## Task prompt:
Rewrite the records below, replacing every occurrence of "upright stone slab" with "standing stone" and leaving everything else unchanged.

··· Extracted records ···

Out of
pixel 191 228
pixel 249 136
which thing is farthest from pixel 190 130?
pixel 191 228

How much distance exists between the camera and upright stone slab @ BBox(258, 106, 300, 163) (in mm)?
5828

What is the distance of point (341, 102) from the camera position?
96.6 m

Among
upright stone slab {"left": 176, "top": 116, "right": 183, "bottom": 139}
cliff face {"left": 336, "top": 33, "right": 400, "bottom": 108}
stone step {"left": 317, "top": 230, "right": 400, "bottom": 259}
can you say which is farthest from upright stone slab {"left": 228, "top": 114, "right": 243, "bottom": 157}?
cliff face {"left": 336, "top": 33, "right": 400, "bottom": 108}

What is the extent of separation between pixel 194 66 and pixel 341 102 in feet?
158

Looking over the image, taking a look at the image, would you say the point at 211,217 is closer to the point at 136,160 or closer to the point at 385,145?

···

## The response:
Out of
pixel 191 228
pixel 249 136
which thing is farthest from pixel 190 130?
pixel 191 228

How much distance exists between the camera and standing stone @ BBox(258, 106, 300, 163) (in mm)?
5828

What is the distance of point (341, 102) from the camera position?
96.6 m

Among
standing stone {"left": 176, "top": 116, "right": 183, "bottom": 139}
cliff face {"left": 336, "top": 33, "right": 400, "bottom": 108}
stone step {"left": 317, "top": 230, "right": 400, "bottom": 259}
can you say which is farthest from standing stone {"left": 228, "top": 114, "right": 243, "bottom": 157}?
cliff face {"left": 336, "top": 33, "right": 400, "bottom": 108}

What is the extent of separation between pixel 194 66 and pixel 341 102 in feet?
158

Looking over the image, taking a look at the image, would you say the point at 211,217 is closer to the point at 136,160 or closer to the point at 385,145?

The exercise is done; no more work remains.